ウソをつかない方がよい、ひとつの理由
ウソや隠し事は、「バレなければいい」では全然ない。
人間が行為する際には、たとえその行為が他の誰にも、何にも影響を与えていないようにみえたとしても、「学習」という作用が避けがたく起こってしまう。
つまり、その行為によって内的に変化が起こり、それは深いところで僕らの「人間性」を司り、次の行為や次の次の行為まで、根深く影響を及ぼしてしまう。
ビリヤード球は、「壁にぶつかる」ということによって学習し、次の衝撃を嫌がったりはしないが、僕ら動物はひとつの行為によって必ず内的な変化も被る。
「バレなければ大丈夫」と思っているのは、そういう意味で、自分を力と衝撃のみが支配する非生命(プレローマ)にすぎないものとみなす誤解を冒しているといえる。
それは、生命世界(クレアトゥーラ)の複雑さをナメている、ともいえる。
さて、ウソをつくとどうなるかというと、それを隠そうとする。
つまり、自分の内面に潜めていることと、外的な表出を一致させないような振る舞いを学習しようとする。
自分の内部での情報伝達における歪みを生産してしまうようになる。
つまり、嘘をつくと、それが誰にバレなくても、つまり外的には何も影響を与えていないにしても、僕らの内面を蝕むことになる。
その歪みは、その後に行う行為にも確実に影響を及ぼしてしまう。
この悪行(あえて悪行と呼ぼう)をぬぐい去るには、さらに多くの善行が必要とされるだろう。
インド人なら、これをカルマと呼ぶのかもしれない。行為はカルマを産み、人はそれに縛られ続ける。
このような話を信じる信じないに関わらず、自分の内面で考えていることと、外的に表出することの乖離を進めてしまうような習慣は、少ない方がよいと僕は思う。

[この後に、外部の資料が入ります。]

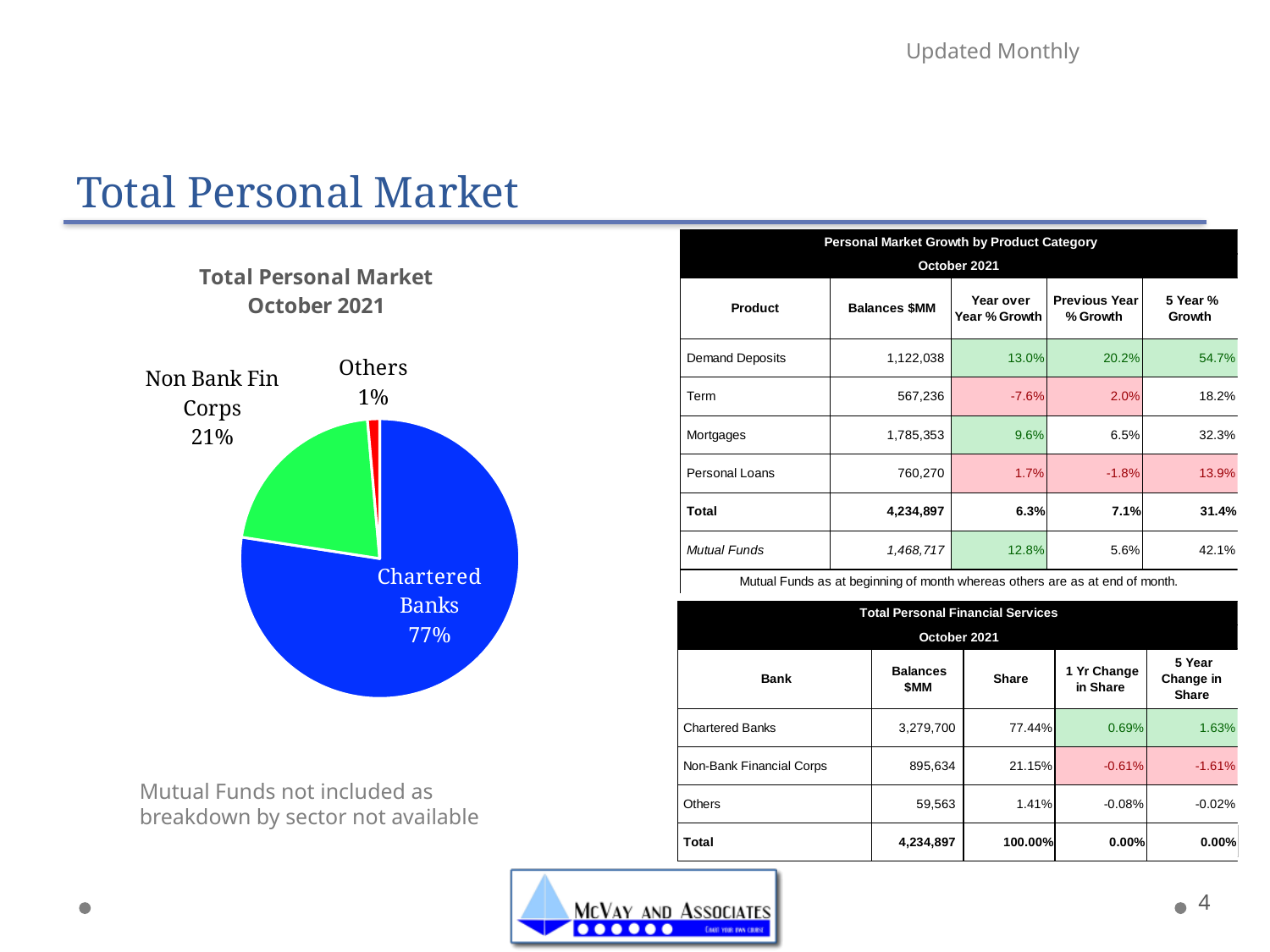
What colour is the Chartered Banks slice in the pie chart? Blue What share of the pie chart does Others hold? 1% What share of the pie chart does Non Bank Fin Corps hold? 21% What share of the pie chart does Chartered Banks hold? 77% Which slice of the pie chart is the largest? Chartered Banks What is the title of the pie chart? Total Personal Market October 2021 What kind of chart is shown on the slide? Pie chart How many percentage points larger is the Chartered Banks slice than the Non Bank Fin Corps slice? 56 percentage points How many slices does the pie chart have? 3 Which is larger in the pie chart, Non Bank Fin Corps or Others? Non Bank Fin Corps Which slice of the pie chart is the smallest? Others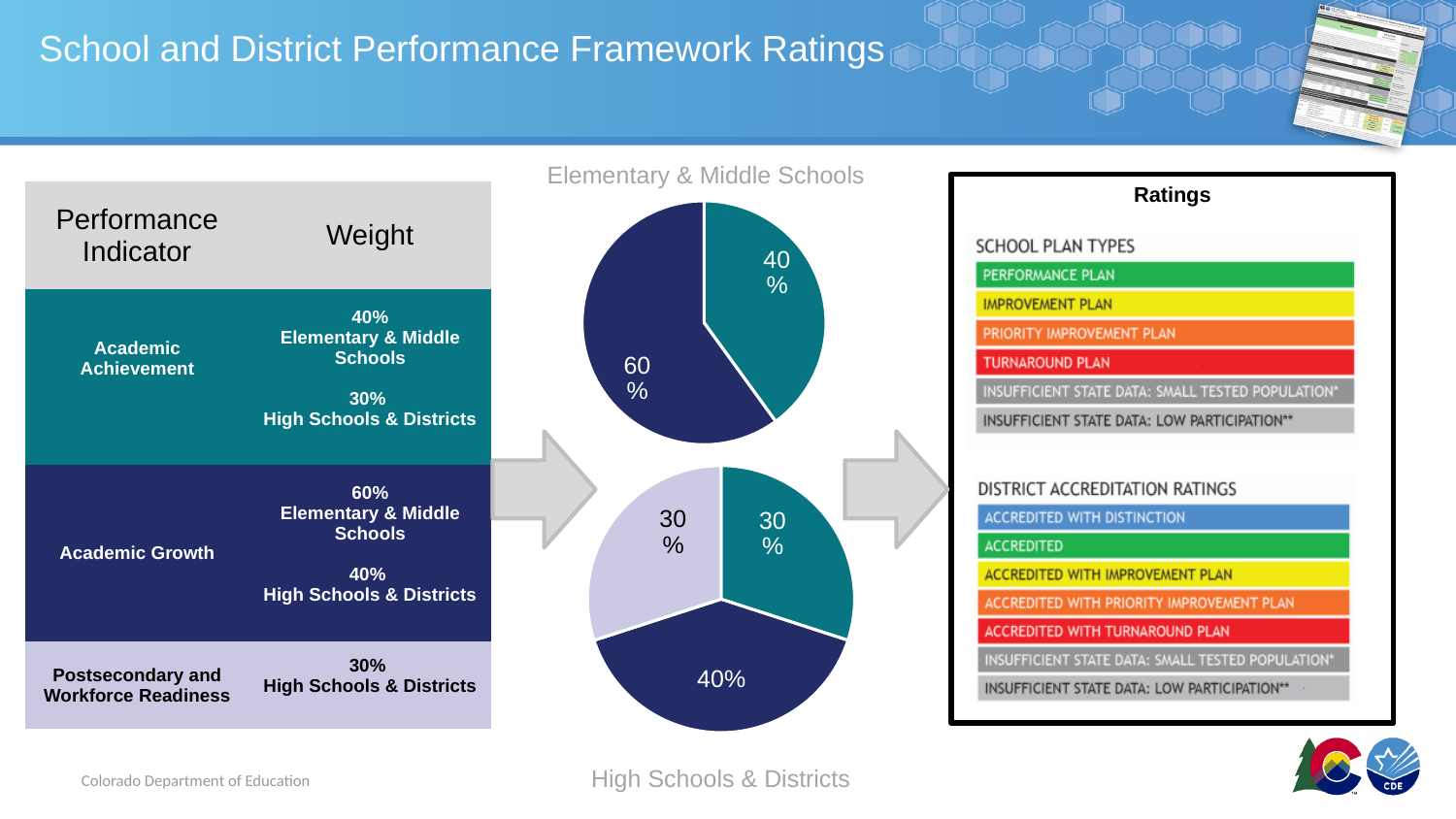
How many slices does the High Schools & Districts pie chart have? 3 In the Elementary & Middle Schools pie chart, what is the value of the largest slice? 60% In the High Schools & Districts pie chart, what is the value of the largest slice? 40% How many slices does the Elementary & Middle Schools pie chart have? 2 In the Elementary & Middle Schools pie chart, what value is shown on the teal slice? 40% In the High Schools & Districts pie chart, what value is shown on the dark blue slice? 40% What is the title of the pie chart at the bottom of the slide? High Schools & Districts What kind of chart is used for the Elementary & Middle Schools data? Pie chart In the High Schools & Districts pie chart, how many slices are labeled 30%? 2 In the Elementary & Middle Schools pie chart, what is the difference between the two slices? 20 percentage points Which is larger: the teal slice in the Elementary & Middle Schools pie chart or the teal slice in the High Schools & Districts pie chart? Elementary & Middle Schools In the Elementary & Middle Schools pie chart, what is the value of the smallest slice? 40%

satya-pratysthayam kriya-phala-asrayatvam
サティア(真実を話すこと)が確立すると、行為と発言が一致する。
(ヨーガスートラ2.36)
ヨガの練習(=現実そのものに直接寄り添おうとする営み)をしていると、 外的に起こっていることが、自分の内面と一致しないのが徐々に心地悪くなってくる。
すると、このような態度もおのずと確立してくるのかもしれない。